WHAT IS REQUIRED -
Transcribe, word for word and with nothing extra, the line containing "Only a small" and each line that comes after it in the entries.

'''

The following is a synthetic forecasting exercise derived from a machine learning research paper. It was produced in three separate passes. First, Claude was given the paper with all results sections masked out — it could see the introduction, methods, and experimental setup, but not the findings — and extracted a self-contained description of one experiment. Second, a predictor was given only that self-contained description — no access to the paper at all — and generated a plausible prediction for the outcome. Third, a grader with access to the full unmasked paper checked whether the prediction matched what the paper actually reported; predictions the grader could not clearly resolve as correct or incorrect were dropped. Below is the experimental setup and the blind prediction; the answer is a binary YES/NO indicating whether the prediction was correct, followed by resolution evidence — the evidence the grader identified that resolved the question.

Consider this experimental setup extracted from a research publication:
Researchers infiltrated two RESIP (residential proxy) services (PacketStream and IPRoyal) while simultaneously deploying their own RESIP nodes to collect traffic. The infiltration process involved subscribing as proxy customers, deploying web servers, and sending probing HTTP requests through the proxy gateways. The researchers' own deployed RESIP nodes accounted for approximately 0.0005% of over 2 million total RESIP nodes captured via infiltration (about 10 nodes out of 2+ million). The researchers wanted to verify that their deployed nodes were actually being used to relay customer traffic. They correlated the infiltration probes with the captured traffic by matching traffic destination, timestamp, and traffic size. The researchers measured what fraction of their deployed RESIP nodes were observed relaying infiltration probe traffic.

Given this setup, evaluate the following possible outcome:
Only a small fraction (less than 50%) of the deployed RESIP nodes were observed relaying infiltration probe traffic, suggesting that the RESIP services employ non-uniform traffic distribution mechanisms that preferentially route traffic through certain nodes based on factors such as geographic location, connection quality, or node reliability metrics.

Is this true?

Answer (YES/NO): NO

'''

ANSWER BOX -
Only a small fraction (less than 50%) of the deployed RESIP nodes were observed relaying infiltration probe traffic, suggesting that the RESIP services employ non-uniform traffic distribution mechanisms that preferentially route traffic through certain nodes based on factors such as geographic location, connection quality, or node reliability metrics.

Is this true?

Answer (YES/NO): NO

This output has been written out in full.